À l'évidence, cette violence vient parfois prolonger une radicalité verbale qui s'exprime sur les bancs de l'Assemblée nationale, comme vous avez eu raison de le relever, mais aussi ailleurs. Ainsi, on décomptait hier soir vingt-deux permanences de La France insoumise dégradées au cours des nuits précédentes ; les meetings de certains responsables du Rassemblement national donnent lieu systématiquement à des contre-manifestations...
M. Mickaël Vallet. Ce n'est pas interdit, les contre-manifestations !
M. Laurent Nunez, ministre. ... tout comme, d'ailleurs, ceux de La France insoumise. Il y a là une forme de radicalisation qui ne peut qu'engendrer la violence.
Alors, que faisons-nous face à tout cela ? Avant tout, nous assurons la protection des personnes avec la présence des forces de l'ordre. J'ai donné aux préfets de la République l'instruction de sécuriser l'ensemble des rassemblements en question, y compris quand ils ont lieu dans les universités, puisque vous avez pointé ce cas particulier.
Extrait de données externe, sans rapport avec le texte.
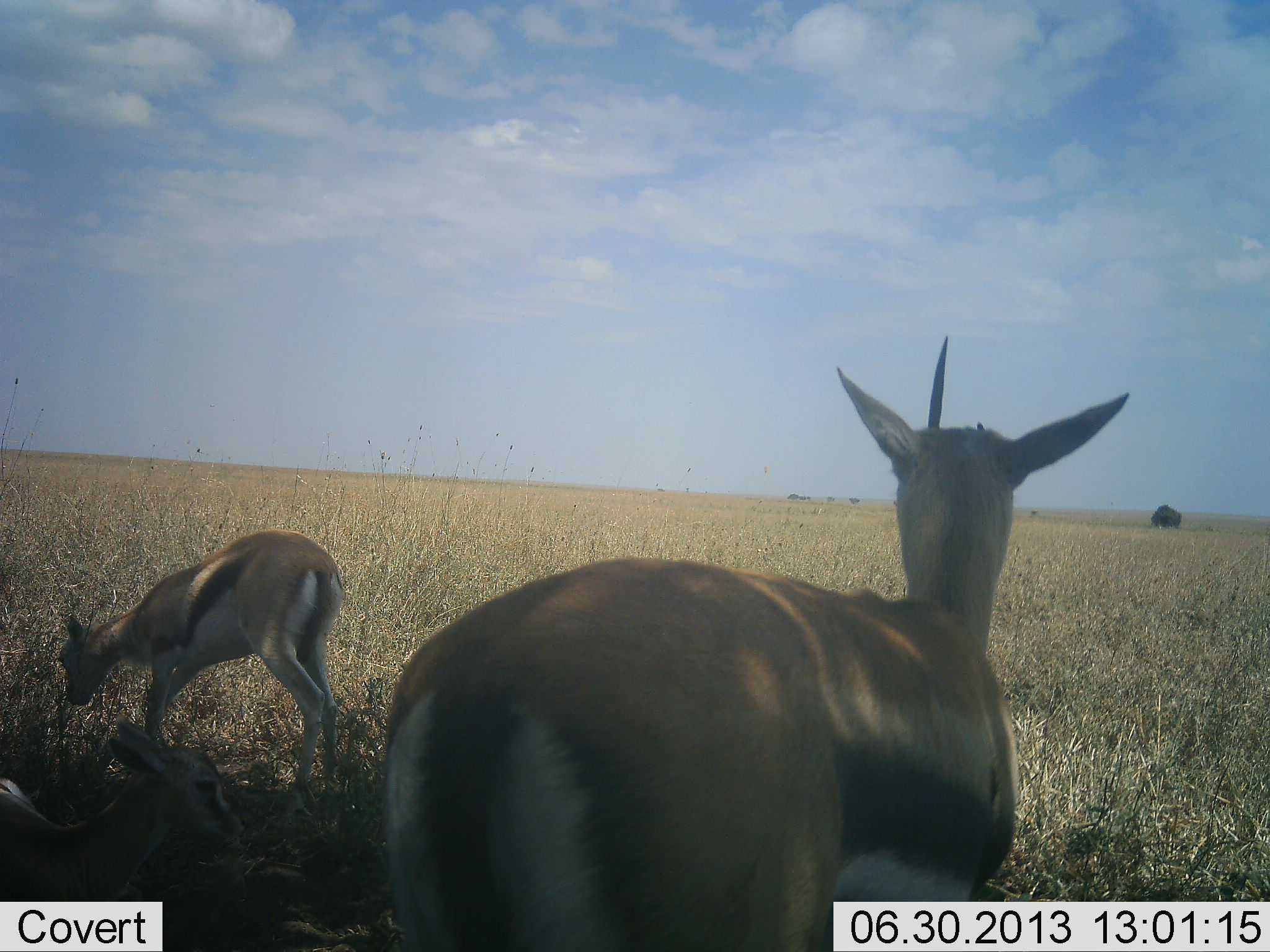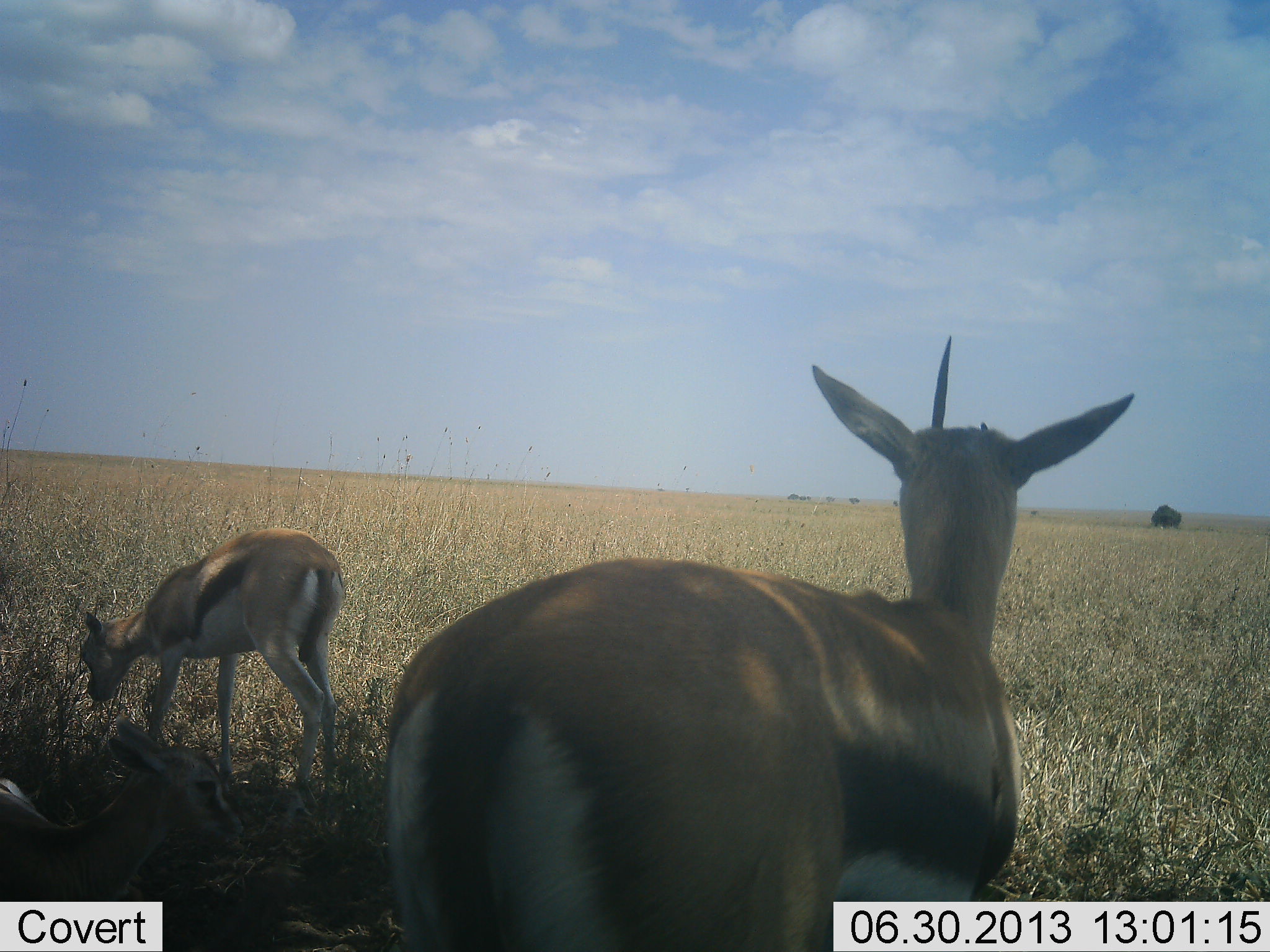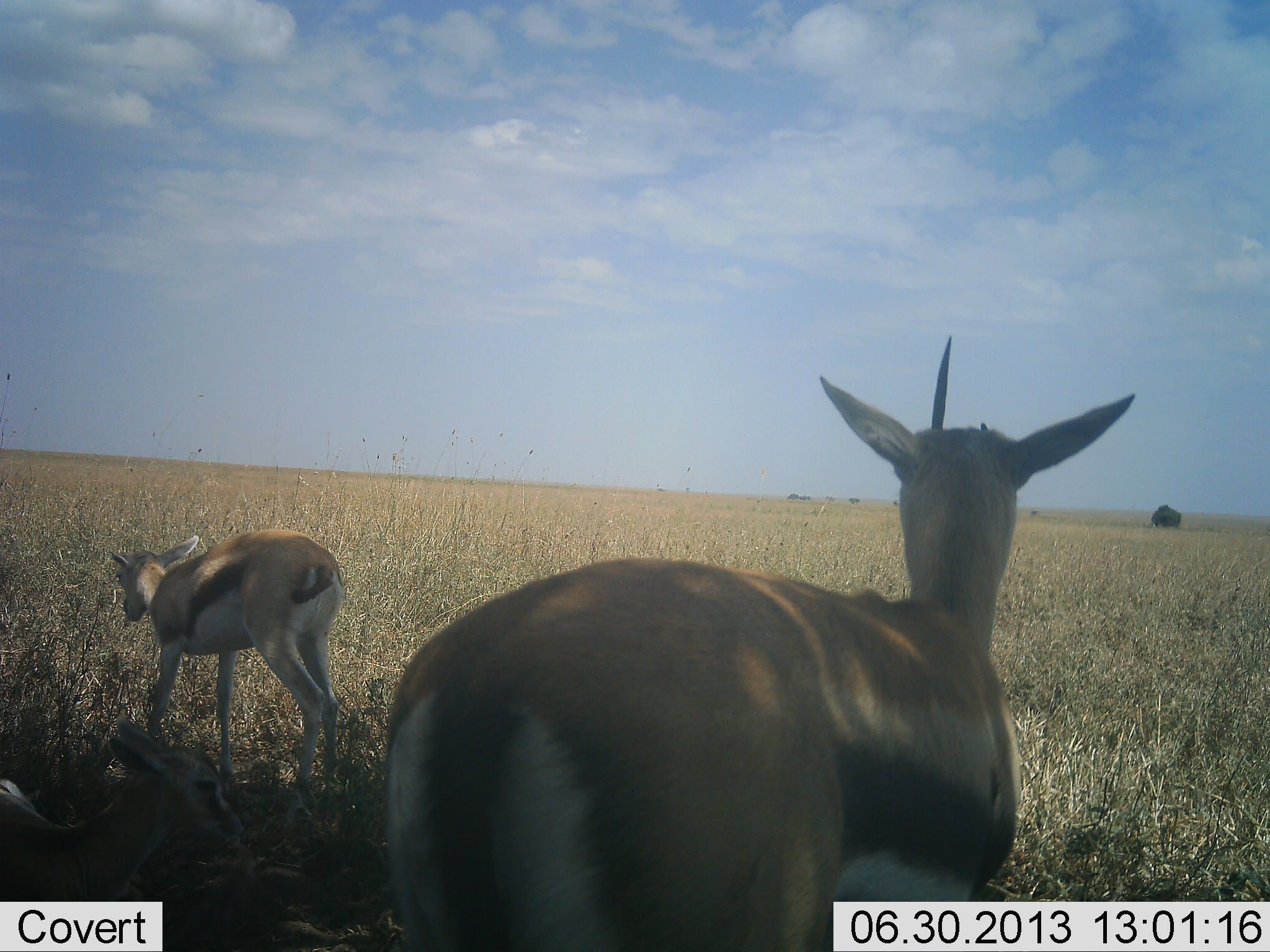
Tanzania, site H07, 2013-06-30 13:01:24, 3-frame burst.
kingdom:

En l'occurrence, mon collègue Philippe Baptiste, chargé de l'enseignement supérieur, et moi-même avons adressé aux recteurs et aux préfets une instruction visant à bien encadrer les réunions qui peuvent se tenir dans les universités. Vous n'ignorez pas la liberté d'organisation qui prévaut en la matière : la tenue de ces réunions relève des présidents d'université. Néanmoins, les préfets et les recteurs disposent de prérogatives en matière de gestion des troubles à l'ordre public qui peuvent survenir. C'est pourquoi ils s'efforcent d'être présents et d'assurer un meilleur encadrement des réunions dont on peut penser, au vu de leur thématique, qu'elles peuvent donner lieu à des expressions favorisant la violence, voire à des faits d'apologie du terrorisme, auquel cas notre devoir sera non plus d'encadrer l'événement, mais de lui mettre un terme. (Applaudissements sur des travées du groupe RDPI. - M. Philippe Grosvalet applaudit également.)
M. le président. La parole est à M. Bernard Fialaire, pour la réplique.
M. Bernard Fialaire. Monsieur le ministre, je vous remercie de votre réponse. La défense de la République est un combat permanent : nous devons tous nous y atteler. (Applaudissements sur les travées du groupe RDSE, ainsi que sur des travées du groupe RDPI. - M. Marc Laménie applaudit également.)